* BEGIN *
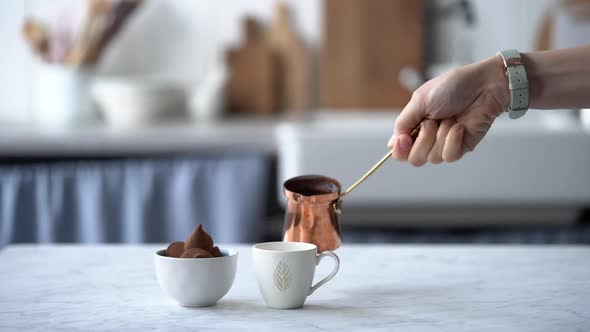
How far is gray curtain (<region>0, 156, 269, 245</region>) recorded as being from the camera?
7.04 feet

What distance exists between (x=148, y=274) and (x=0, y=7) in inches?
77.3

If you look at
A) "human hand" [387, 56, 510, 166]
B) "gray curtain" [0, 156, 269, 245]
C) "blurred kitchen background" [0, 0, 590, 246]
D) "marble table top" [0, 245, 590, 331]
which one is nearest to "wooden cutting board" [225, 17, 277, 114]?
"blurred kitchen background" [0, 0, 590, 246]

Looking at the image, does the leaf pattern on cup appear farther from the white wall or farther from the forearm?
the white wall

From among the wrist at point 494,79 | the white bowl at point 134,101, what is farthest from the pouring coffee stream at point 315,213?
the white bowl at point 134,101

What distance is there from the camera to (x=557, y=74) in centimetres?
116

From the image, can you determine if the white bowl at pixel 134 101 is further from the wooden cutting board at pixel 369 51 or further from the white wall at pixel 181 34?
the wooden cutting board at pixel 369 51

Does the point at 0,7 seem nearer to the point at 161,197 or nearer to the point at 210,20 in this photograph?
the point at 210,20

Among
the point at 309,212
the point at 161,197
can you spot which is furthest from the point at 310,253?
the point at 161,197

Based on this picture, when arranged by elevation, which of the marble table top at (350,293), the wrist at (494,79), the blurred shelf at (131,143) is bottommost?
the marble table top at (350,293)

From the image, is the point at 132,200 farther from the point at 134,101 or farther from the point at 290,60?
the point at 290,60

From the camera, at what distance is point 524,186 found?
201cm

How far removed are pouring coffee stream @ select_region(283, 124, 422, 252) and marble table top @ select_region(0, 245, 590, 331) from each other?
66 mm

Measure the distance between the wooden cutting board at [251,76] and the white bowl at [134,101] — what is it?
21 cm

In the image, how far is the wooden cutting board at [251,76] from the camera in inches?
106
* END *
▶ [TASK BRIEF]:
Rewrite all of the items above with every occurrence of "gray curtain" replaced by "dark curtain", keeping everything else the same. Leave out the pictures.

▶ [TASK RESPONSE]:
How far is dark curtain (<region>0, 156, 269, 245</region>) recorded as being from the camera?
7.04 feet

What distance exists between (x=148, y=274) and (x=0, y=7) in inches?
77.3

If you look at
A) "human hand" [387, 56, 510, 166]
B) "dark curtain" [0, 156, 269, 245]
C) "blurred kitchen background" [0, 0, 590, 246]
D) "marble table top" [0, 245, 590, 331]
which one is nearest to "wooden cutting board" [225, 17, 277, 114]?
"blurred kitchen background" [0, 0, 590, 246]

Looking at the image, does the leaf pattern on cup appear farther from the white wall or farther from the forearm?
the white wall

From among the wrist at point 494,79 | the white bowl at point 134,101, what is farthest from the pouring coffee stream at point 315,213?
the white bowl at point 134,101

What distance is there from the camera to (x=557, y=74) in centimetres?
116

From the image, can you determine if the white bowl at pixel 134 101 is further from the wooden cutting board at pixel 369 51 or further from the white wall at pixel 181 34?
the wooden cutting board at pixel 369 51

Does the point at 0,7 seem nearer to the point at 161,197 or nearer to the point at 210,20 in this photograph?
the point at 210,20

Among
the point at 309,212
the point at 161,197
can you spot which is furthest from the point at 310,253?
the point at 161,197

Based on this picture, when arranged by elevation, which of the marble table top at (350,293), the wrist at (494,79), the blurred shelf at (131,143) is bottommost?
the marble table top at (350,293)

From the image, is the point at 132,200 farther from the point at 134,101 or farther from the point at 290,60?
the point at 290,60

From the camera, at what distance is point 524,186 found?
201cm

How far removed are pouring coffee stream @ select_region(283, 124, 422, 252) and marble table top @ select_region(0, 245, 590, 331) from each other?
66 mm

Measure the distance between the wooden cutting board at [251,76] and the white bowl at [134,101] — what is it?
21 cm

In the image, how far is the wooden cutting board at [251,76] from the camera in inches?
106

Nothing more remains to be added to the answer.